L’auteur de « Esther, le nom voilé », a, sous forme de dialogue avec le pasteur Jean-Pierre Nizet, fait découvrir à un public attentif la figure d’Esther dont le souvenir est vivace dans la mémoire juive.
L’invitée a rappelé comment l’« école du jeudi » de son enfance a éveillé en elle ce goût pour les histoires de la Bible, et notamment celles de ces femmes singulières (telles Rachel et Léa) dont le rôle est déterminant. Elle évoqua également la confection des oreillettes, sport national des protestants du Midi, qui, aux dires de sa grand-mère, n’étaient autres que « les oreilles d’Haman ». On comprend alors l’intérêt porté au livre d’Esther par Claudine Vassas, et cela d’autant plus que ce livre biblique est à l’origine de la fête de Pourim ; fête qui comporte notamment des rituels culinaires.
Une femme du côté du bien
Après un résumé du livre d’Esther fait par le pasteur Jean-Pierre Nizet, livre qui a la saveur d’un « conte des Mille & Une Nuits », Claudine Vassas souligne les situations de confusion, de retournements, de parallélismes entre les personnages (qu’aurait pu analyser un Claude Lévi-Strauss). Elle insiste sur le caractère festif du texte : on retrouve vingt fois le mot « festin » dans ce récit. Cette histoire s’achève par ce qu’on peut nommer le « carnaval des juifs » qui se perpétue jusqu’à nos jours par la fête de Pourim. Outre les rituels alimentaires, cette fête intègre le récit du livre d’Esther, récit théâtralisé par la représentation de chaque protagoniste, tout à la fois par les participants eux-mêmes, mais également dans des plats ou des pâtisseries (certaines représentant les parties du corps d’Haman). Ces représentations sont accompagnées de charivaris chaque fois que sont prononcés les noms de ceux qui sont considérés comme les « méchants » de l’histoire.

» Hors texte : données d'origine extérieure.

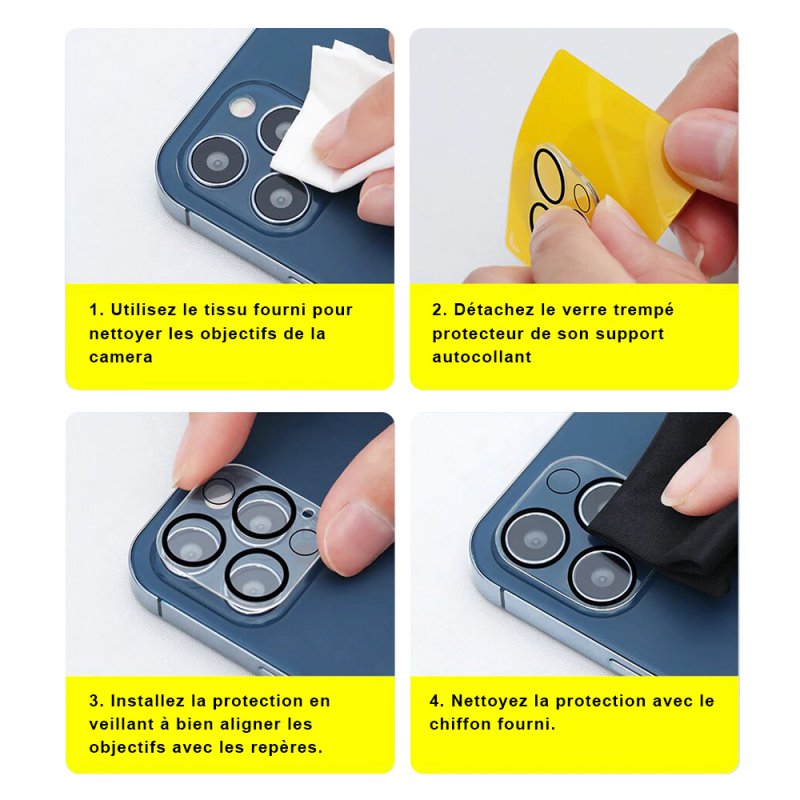 1. Utilisez le tissu fourni pour nettoyer les objectifs de la camera

2. Détachez le verre trempé protecteur de son support autocollant

3. Installez la protection en veillant à bien aligner les objectifs avec les repères.

4. Nettoyez la protection avec le chiffon fourni.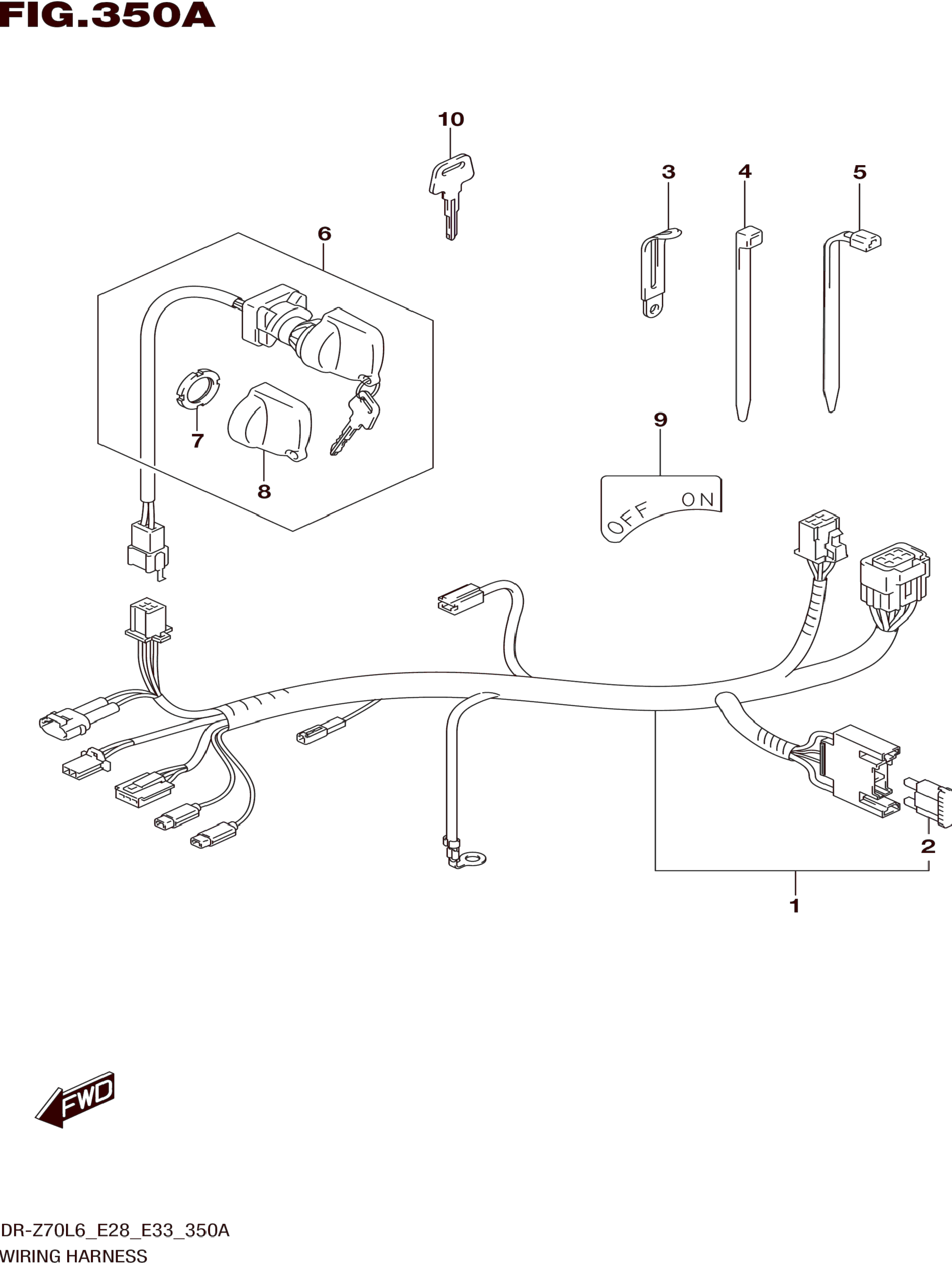 FIG.350A

10

3

4

5

6

7

8

9

OFF ON

2

1

FWD

DR-Z70L6_E28_E33_350A
WIRING HARNESS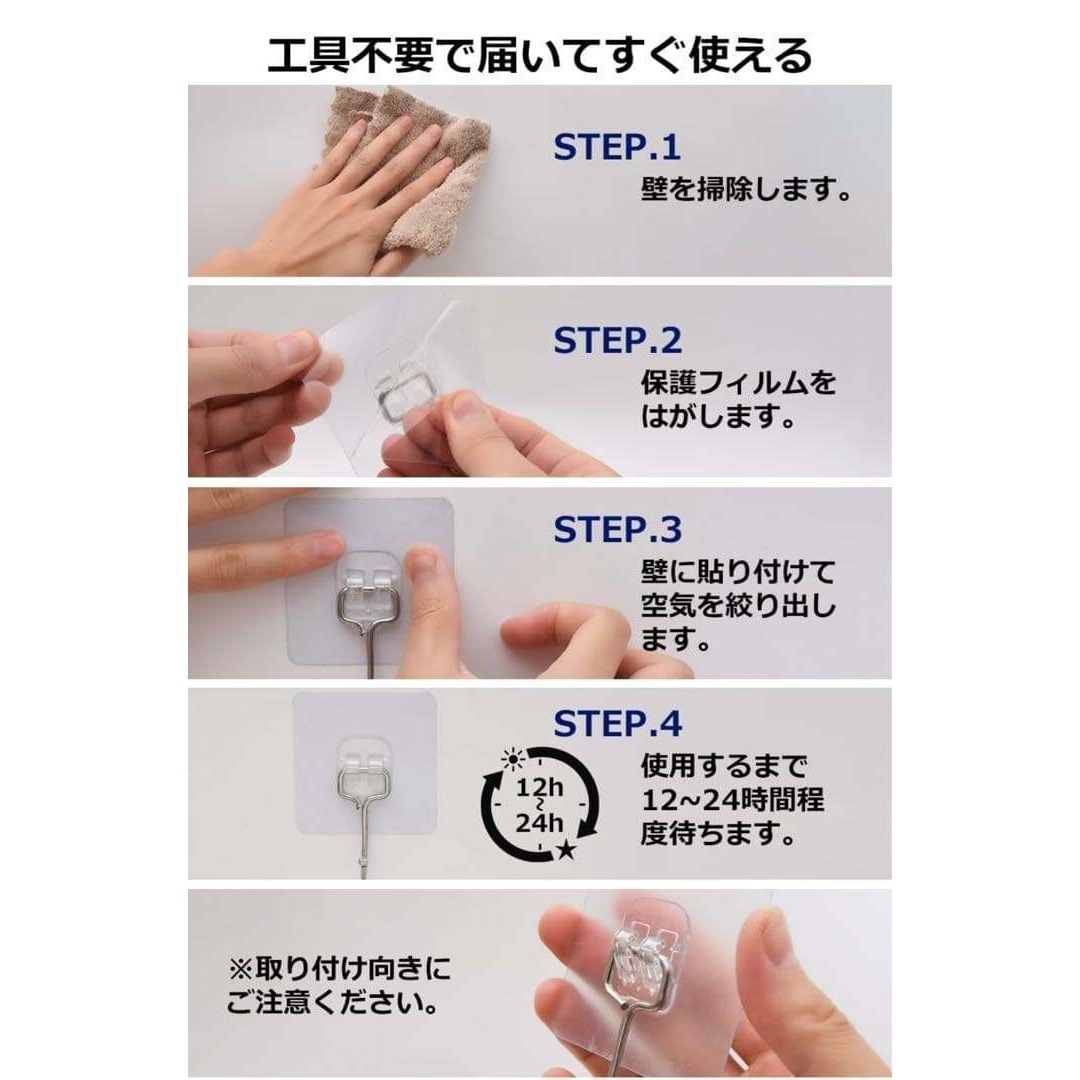 工具不要で届いてすぐ使える

STEP.1
壁を掃除します。

STEP.2
保護フィルムをはがします。

STEP.3
壁に貼り付けて空気を絞り出します。

STEP.4
12h
~
24h
使用するまで12~24時間程度待ちます。

※取り付け向きにご注意ください。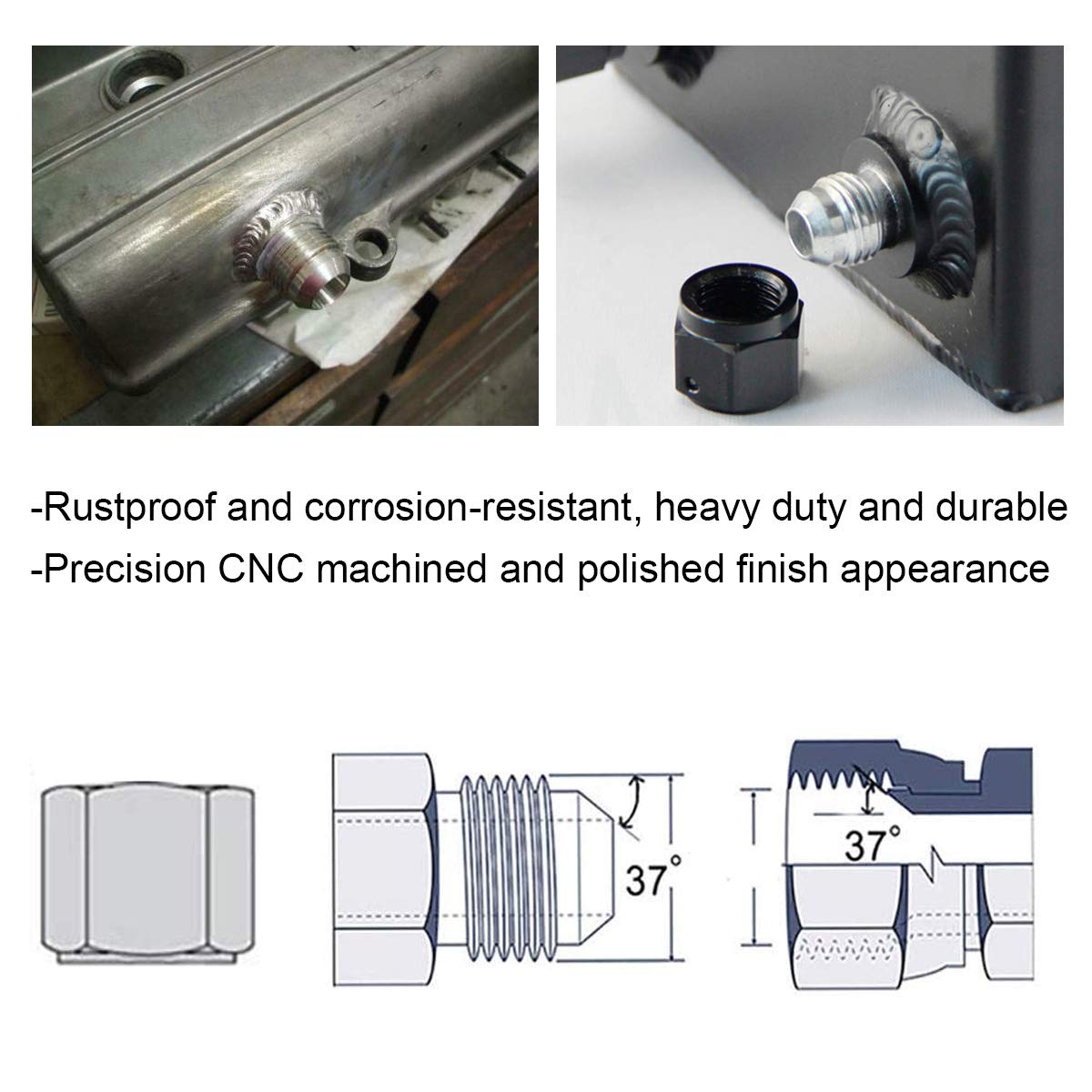 -Rustproof and corrosion-resistant, heavy duty and durable
-Precision CNC machined and polished finish appearance

37°

37°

La présence cachée de Dieu
Se pose alors la question de l’introduction dans le canon biblique de cette histoire « profane » dans laquelle il n’est fait aucune mention du Tétragramme divin. C’est sans doute autour du personnage d’Esther qu’il faut chercher la réponse. Pour Claudine Vassas « la figure d’Esther a une dimension messianique ». Elle est comme « une présence invisible d’un personnage représentant le divin ». Ce que Jean-Pierre Nizet illustre par le fait qu’Esther est également un nom d’emprunt « qui cache la véritable identité » de celle qui se nomme Hadassa. « Dans de nombreux commentaires, Esther a souvent été associée à la Shekina », c’est-à-dire la présence de Dieu parmi son peuple. Donc, bien que caché, le nom divin est bien présent dans ce texte, d’où sa présence dans le canon biblique.
La figure d’une résistance
Mais pourquoi « Esther, figure de l’exil » ? Dans son propos Claudine Vassas rappelle qu’« Esther est une figure d’espoir, de résistance, d’identité » dans une situation d’exil où la face de l’Éternel est présente bien que cachée. Et de citer comme exemple la dévotion portée à Sainte Esther par les Marannes, ces juifs portugais ou espagnols, contraints à se convertir au catholicisme. Et Jean-Pierre Nizet de conclure : « Un des enseignements du livre d’Esther est qu’il n’y a pas de destin, qu’il n’y a rien d’irrévocable ».